• _EXERCISE OBJECTIVE_: Copy every line from the records below that holds the word "trap".

• _RECORD SET_:
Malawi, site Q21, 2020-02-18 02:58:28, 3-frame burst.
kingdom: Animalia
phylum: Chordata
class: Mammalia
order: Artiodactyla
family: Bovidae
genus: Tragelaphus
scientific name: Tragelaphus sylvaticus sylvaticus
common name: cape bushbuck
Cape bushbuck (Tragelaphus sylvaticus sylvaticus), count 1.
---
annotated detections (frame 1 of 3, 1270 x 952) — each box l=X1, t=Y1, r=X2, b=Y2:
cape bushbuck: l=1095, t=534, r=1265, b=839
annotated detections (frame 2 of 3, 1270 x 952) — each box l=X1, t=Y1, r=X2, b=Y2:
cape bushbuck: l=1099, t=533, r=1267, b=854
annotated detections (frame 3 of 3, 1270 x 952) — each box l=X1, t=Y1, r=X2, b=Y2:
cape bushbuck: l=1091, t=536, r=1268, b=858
---
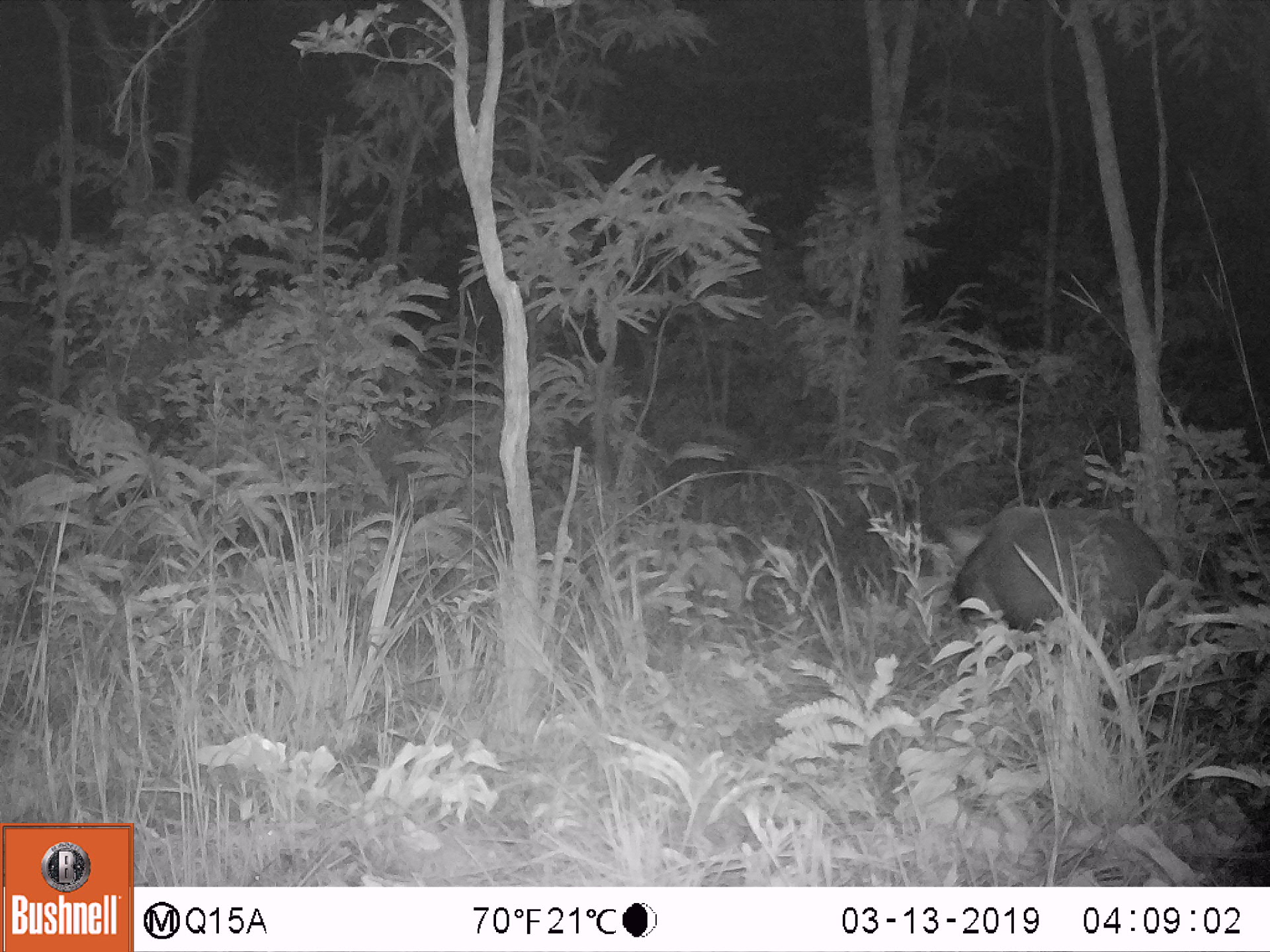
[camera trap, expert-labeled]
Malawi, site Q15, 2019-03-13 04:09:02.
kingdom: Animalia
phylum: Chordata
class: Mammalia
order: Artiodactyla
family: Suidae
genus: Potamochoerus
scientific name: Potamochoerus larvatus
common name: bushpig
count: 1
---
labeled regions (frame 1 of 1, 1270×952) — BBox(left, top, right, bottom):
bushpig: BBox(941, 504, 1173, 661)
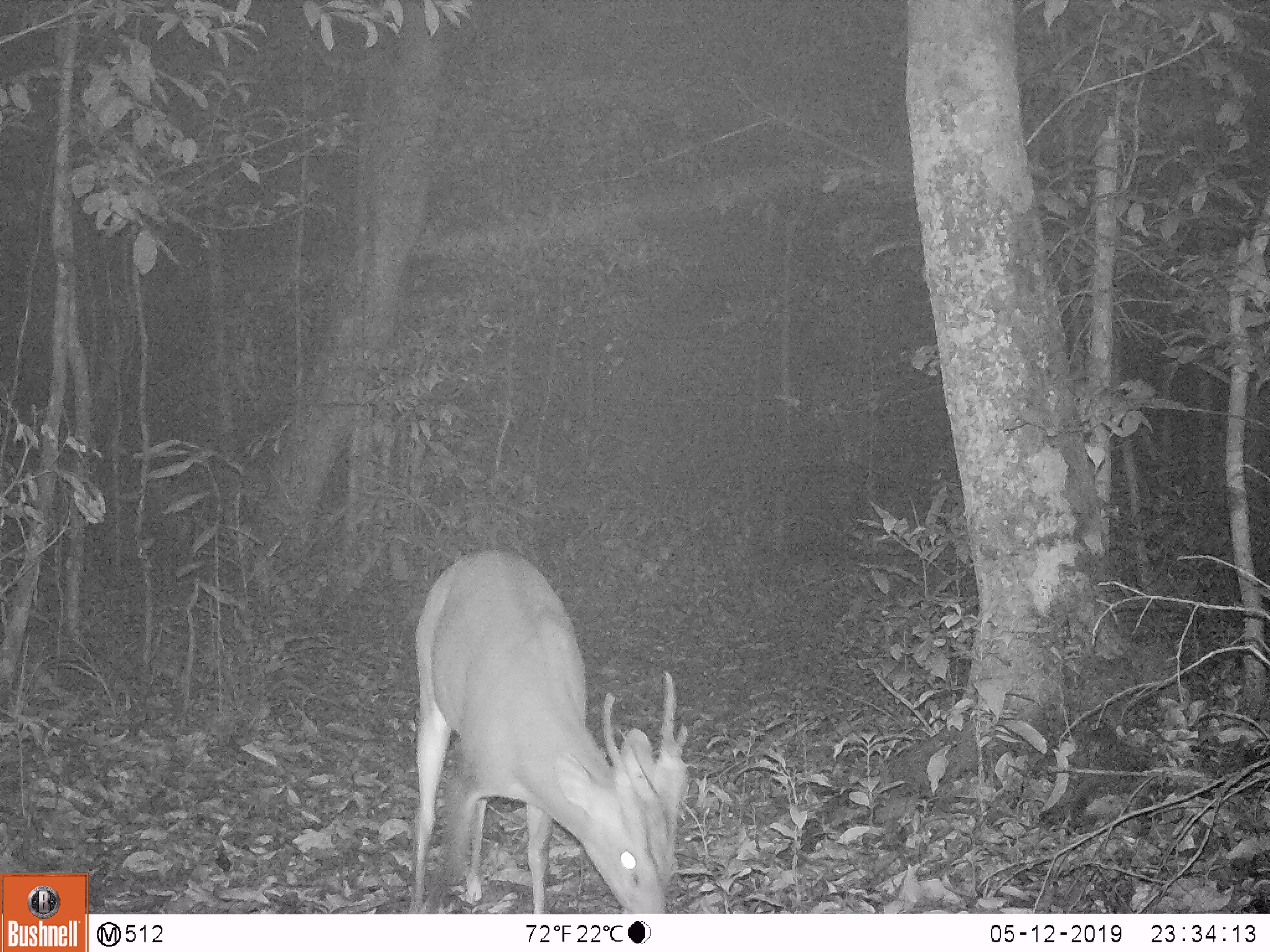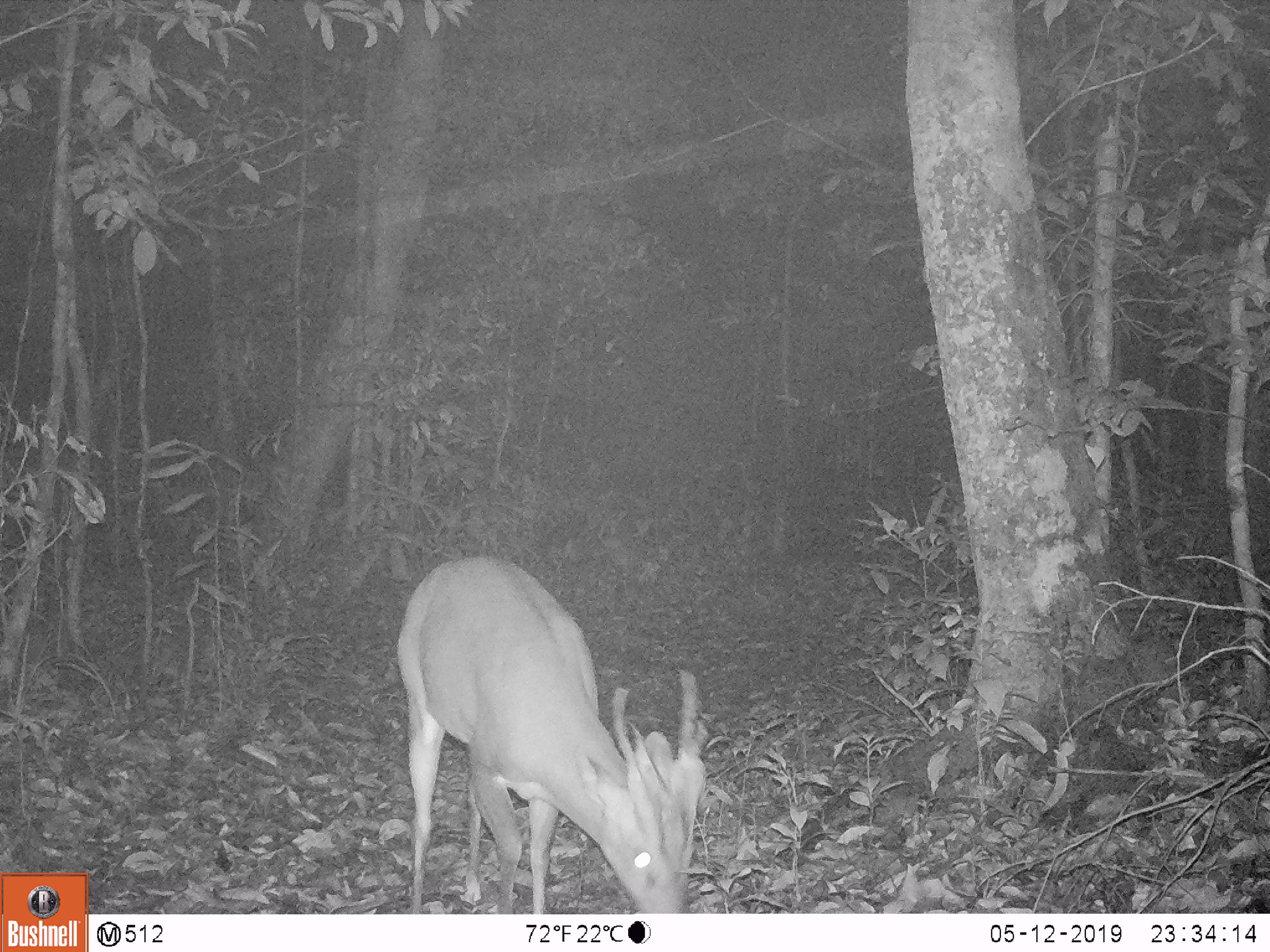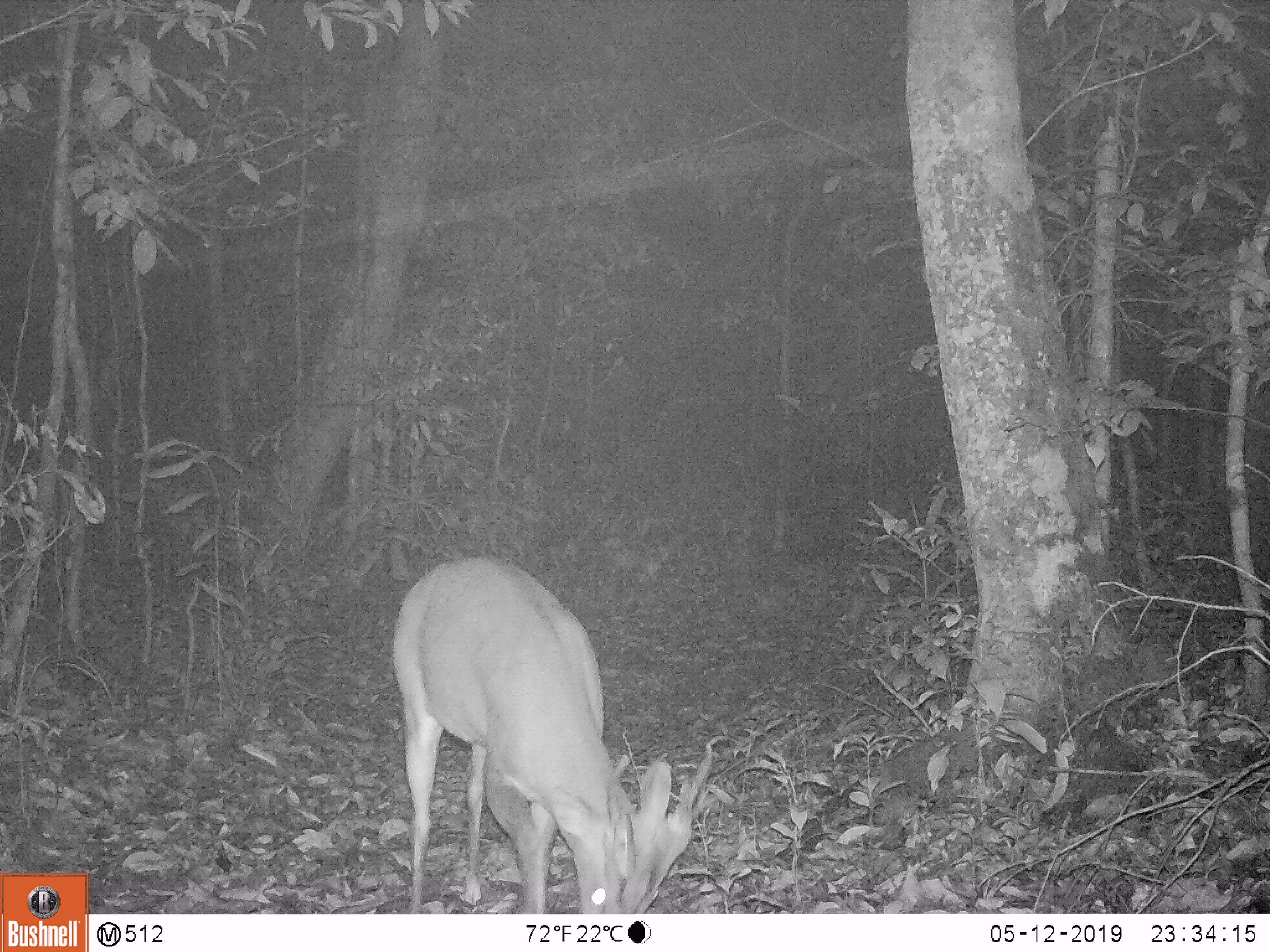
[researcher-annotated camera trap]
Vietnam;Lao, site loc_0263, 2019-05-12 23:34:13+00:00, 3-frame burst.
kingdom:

• _PROBLEM SOLUTION_:
[camera trap, expert-labeled]
[researcher-annotated camera trap]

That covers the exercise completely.